[PROVIDED DATA Boundary: Start]

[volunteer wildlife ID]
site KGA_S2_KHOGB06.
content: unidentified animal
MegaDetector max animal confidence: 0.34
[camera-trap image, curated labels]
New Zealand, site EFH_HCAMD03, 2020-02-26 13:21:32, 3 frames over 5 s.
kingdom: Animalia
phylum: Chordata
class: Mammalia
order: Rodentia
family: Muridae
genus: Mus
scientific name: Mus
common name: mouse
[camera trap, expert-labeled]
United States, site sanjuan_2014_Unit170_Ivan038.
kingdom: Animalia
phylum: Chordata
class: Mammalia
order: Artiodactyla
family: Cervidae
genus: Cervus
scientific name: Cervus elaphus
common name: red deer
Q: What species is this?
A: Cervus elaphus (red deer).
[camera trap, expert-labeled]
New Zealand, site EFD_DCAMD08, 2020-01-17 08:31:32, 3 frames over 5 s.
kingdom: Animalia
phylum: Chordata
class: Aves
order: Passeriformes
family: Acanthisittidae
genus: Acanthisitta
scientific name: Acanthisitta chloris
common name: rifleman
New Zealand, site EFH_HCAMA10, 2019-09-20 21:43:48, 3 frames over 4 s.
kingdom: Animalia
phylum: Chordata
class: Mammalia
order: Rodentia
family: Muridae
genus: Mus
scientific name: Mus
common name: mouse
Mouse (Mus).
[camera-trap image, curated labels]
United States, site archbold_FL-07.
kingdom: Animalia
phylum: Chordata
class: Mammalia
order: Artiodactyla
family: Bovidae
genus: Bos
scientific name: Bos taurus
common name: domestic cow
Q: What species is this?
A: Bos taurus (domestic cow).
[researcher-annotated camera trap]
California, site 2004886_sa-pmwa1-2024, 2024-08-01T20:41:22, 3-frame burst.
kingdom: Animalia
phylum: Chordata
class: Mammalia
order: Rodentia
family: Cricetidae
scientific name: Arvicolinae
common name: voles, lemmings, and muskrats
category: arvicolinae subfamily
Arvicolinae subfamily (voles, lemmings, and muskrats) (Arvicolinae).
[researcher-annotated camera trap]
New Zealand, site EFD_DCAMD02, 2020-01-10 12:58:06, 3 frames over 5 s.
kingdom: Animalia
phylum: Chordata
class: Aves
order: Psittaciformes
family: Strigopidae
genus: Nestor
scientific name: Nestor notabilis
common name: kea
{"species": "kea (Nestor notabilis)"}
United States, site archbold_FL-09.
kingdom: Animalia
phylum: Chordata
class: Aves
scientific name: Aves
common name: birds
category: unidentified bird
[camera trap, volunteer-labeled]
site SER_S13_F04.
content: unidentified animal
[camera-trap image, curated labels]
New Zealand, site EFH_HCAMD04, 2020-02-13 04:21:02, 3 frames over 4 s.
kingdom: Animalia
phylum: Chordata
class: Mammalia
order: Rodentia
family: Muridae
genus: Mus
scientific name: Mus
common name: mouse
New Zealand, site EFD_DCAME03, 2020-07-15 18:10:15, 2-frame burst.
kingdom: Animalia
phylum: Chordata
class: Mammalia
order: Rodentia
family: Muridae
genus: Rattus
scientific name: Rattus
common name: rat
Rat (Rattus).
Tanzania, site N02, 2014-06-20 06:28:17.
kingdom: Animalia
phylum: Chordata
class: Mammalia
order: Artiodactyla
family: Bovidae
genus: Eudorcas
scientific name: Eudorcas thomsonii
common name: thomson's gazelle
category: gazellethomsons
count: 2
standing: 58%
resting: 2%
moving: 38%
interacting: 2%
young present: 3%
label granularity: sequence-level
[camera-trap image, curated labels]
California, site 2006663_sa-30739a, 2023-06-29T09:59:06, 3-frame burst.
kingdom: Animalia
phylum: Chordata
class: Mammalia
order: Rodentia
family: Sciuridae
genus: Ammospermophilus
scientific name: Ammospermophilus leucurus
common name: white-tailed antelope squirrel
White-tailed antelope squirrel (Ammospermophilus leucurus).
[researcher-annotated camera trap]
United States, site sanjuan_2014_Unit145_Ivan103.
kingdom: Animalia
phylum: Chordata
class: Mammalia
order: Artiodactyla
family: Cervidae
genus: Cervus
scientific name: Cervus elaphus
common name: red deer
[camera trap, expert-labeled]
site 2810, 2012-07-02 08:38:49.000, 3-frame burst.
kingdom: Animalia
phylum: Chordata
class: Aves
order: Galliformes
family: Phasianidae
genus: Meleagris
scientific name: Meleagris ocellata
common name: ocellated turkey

[PROVIDED DATA Boundary: End]

▶ [EXERCISE GOAL] Please write out the data again exactly as it stands.

▶ [TASK OUTPUT]
[volunteer wildlife ID]
site KGA_S2_KHOGB06.
content: unidentified animal
MegaDetector max animal confidence: 0.34
[camera-trap image, curated labels]
New Zealand, site EFH_HCAMD03, 2020-02-26 13:21:32, 3 frames over 5 s.
kingdom: Animalia
phylum: Chordata
class: Mammalia
order: Rodentia
family: Muridae
genus: Mus
scientific name: Mus
common name: mouse
[camera trap, expert-labeled]
United States, site sanjuan_2014_Unit170_Ivan038.
kingdom: Animalia
phylum: Chordata
class: Mammalia
order: Artiodactyla
family: Cervidae
genus: Cervus
scientific name: Cervus elaphus
common name: red deer
Q: What species is this?
A: Cervus elaphus (red deer).
[camera trap, expert-labeled]
New Zealand, site EFD_DCAMD08, 2020-01-17 08:31:32, 3 frames over 5 s.
kingdom: Animalia
phylum: Chordata
class: Aves
order: Passeriformes
family: Acanthisittidae
genus: Acanthisitta
scientific name: Acanthisitta chloris
common name: rifleman
New Zealand, site EFH_HCAMA10, 2019-09-20 21:43:48, 3 frames over 4 s.
kingdom: Animalia
phylum: Chordata
class: Mammalia
order: Rodentia
family: Muridae
genus: Mus
scientific name: Mus
common name: mouse
Mouse (Mus).
[camera-trap image, curated labels]
United States, site archbold_FL-07.
kingdom: Animalia
phylum: Chordata
class: Mammalia
order: Artiodactyla
family: Bovidae
genus: Bos
scientific name: Bos taurus
common name: domestic cow
Q: What species is this?
A: Bos taurus (domestic cow).
[researcher-annotated camera trap]
California, site 2004886_sa-pmwa1-2024, 2024-08-01T20:41:22, 3-frame burst.
kingdom: Animalia
phylum: Chordata
class: Mammalia
order: Rodentia
family: Cricetidae
scientific name: Arvicolinae
common name: voles, lemmings, and muskrats
category: arvicolinae subfamily
Arvicolinae subfamily (voles, lemmings, and muskrats) (Arvicolinae).
[researcher-annotated camera trap]
New Zealand, site EFD_DCAMD02, 2020-01-10 12:58:06, 3 frames over 5 s.
kingdom: Animalia
phylum: Chordata
class: Aves
order: Psittaciformes
family: Strigopidae
genus: Nestor
scientific name: Nestor notabilis
common name: kea
{"species": "kea (Nestor notabilis)"}
United States, site archbold_FL-09.
kingdom: Animalia
phylum: Chordata
class: Aves
scientific name: Aves
common name: birds
category: unidentified bird
[camera trap, volunteer-labeled]
site SER_S13_F04.
content: unidentified animal
[camera-trap image, curated labels]
New Zealand, site EFH_HCAMD04, 2020-02-13 04:21:02, 3 frames over 4 s.
kingdom: Animalia
phylum: Chordata
class: Mammalia
order: Rodentia
family: Muridae
genus: Mus
scientific name: Mus
common name: mouse
New Zealand, site EFD_DCAME03, 2020-07-15 18:10:15, 2-frame burst.
kingdom: Animalia
phylum: Chordata
class: Mammalia
order: Rodentia
family: Muridae
genus: Rattus
scientific name: Rattus
common name: rat
Rat (Rattus).
Tanzania, site N02, 2014-06-20 06:28:17.
kingdom: Animalia
phylum: Chordata
class: Mammalia
order: Artiodactyla
family: Bovidae
genus: Eudorcas
scientific name: Eudorcas thomsonii
common name: thomson's gazelle
category: gazellethomsons
count: 2
standing: 58%
resting: 2%
moving: 38%
interacting: 2%
young present: 3%
label granularity: sequence-level
[camera-trap image, curated labels]
California, site 2006663_sa-30739a, 2023-06-29T09:59:06, 3-frame burst.
kingdom: Animalia
phylum: Chordata
class: Mammalia
order: Rodentia
family: Sciuridae
genus: Ammospermophilus
scientific name: Ammospermophilus leucurus
common name: white-tailed antelope squirrel
White-tailed antelope squirrel (Ammospermophilus leucurus).
[researcher-annotated camera trap]
United States, site sanjuan_2014_Unit145_Ivan103.
kingdom: Animalia
phylum: Chordata
class: Mammalia
order: Artiodactyla
family: Cervidae
genus: Cervus
scientific name: Cervus elaphus
common name: red deer
[camera trap, expert-labeled]
site 2810, 2012-07-02 08:38:49.000, 3-frame burst.
kingdom: Animalia
phylum: Chordata
class: Aves
order: Galliformes
family: Phasianidae
genus: Meleagris
scientific name: Meleagris ocellata
common name: ocellated turkey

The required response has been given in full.